Deve escludersi, quindi, che, per il periodo precedente alla delibera del mese dell’8 novembre del 1994 fosse ipotizzabile l’esistenza di un obbligo, per l’Ateneo, di attribuzione degli arretrati e a maggior ragione, quindi, di un obbligo di corresponsione di interessi e rivalutazione monetaria sui relativi compensi (in astratta ipotesi, si potrebbe, piuttosto, dubitare della legittimità dell’attribuzione degli arretrati a far data dal mese di novembre 1994, in considerazione del fatto che è soltanto con la novella normativa, non interpretativa, del 1995 che deve ritenersi insorta la facoltà, per le Università, di corrispondere il trattamento differenziale per arretrati di cui si tratta).

4) – Per i motivi che precedono gli appelli in epigrafe sono infondati e vanno respinti.

Nulla per le spese del grado quanto all’appello n. 10448/2005, non essendosi costituita in quel giudizio l’Amministrazione appellata.

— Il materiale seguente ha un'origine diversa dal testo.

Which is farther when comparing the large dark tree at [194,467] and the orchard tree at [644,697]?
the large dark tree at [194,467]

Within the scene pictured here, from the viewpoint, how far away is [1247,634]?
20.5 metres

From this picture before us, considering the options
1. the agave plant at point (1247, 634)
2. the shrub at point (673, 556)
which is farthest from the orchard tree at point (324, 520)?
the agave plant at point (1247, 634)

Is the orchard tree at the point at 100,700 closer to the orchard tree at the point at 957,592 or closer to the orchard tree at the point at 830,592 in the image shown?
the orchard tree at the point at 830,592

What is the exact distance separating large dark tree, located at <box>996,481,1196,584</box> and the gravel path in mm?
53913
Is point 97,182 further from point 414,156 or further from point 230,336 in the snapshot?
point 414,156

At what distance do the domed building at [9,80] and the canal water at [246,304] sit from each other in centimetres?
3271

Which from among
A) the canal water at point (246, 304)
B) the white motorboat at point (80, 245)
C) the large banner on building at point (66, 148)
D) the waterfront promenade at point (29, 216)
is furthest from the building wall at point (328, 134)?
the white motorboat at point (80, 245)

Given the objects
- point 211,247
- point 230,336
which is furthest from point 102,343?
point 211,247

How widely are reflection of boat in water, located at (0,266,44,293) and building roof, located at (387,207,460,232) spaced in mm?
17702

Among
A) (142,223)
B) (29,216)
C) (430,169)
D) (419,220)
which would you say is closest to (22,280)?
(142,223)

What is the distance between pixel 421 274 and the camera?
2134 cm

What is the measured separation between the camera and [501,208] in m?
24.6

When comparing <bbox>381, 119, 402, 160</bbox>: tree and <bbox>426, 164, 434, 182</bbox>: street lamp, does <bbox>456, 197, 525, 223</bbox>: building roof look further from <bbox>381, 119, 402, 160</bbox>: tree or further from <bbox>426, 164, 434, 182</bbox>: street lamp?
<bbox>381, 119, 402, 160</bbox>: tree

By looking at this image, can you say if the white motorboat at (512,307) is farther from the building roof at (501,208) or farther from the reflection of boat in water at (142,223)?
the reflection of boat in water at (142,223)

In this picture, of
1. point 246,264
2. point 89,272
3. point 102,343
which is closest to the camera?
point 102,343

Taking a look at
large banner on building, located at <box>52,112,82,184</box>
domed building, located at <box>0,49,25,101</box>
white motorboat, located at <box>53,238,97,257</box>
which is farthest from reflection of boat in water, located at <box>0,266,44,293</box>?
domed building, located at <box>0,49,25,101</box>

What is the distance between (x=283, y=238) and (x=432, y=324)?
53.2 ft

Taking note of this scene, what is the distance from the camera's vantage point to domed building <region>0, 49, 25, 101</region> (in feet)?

Quanto all’appello n. 4373/2006, per il criterio della soccombenza segue la condanna delle appellanti al pagamento delle spese del grado, nella misura di cui in dispositivo.
P.Q.M.

Il Consiglio di Stato in sede giurisdizionale (Sezione Sesta), definitivamente pronunciando sugli appelli in epigrafe, li riunisce e li respinge.

Nulla per le spese del grado quanto all’appello n. 10448/2005; quanto all’appello n. 4373/2006, condanna le appellanti al pagamento delle spese del grado nella misura complessiva di Euro 300,00.

Ordina che la presente sentenza sia eseguita dall’autorità amministrativa.

Testo non ufficiale. La sola stampa del bollettino ufficiale ha carattere legale.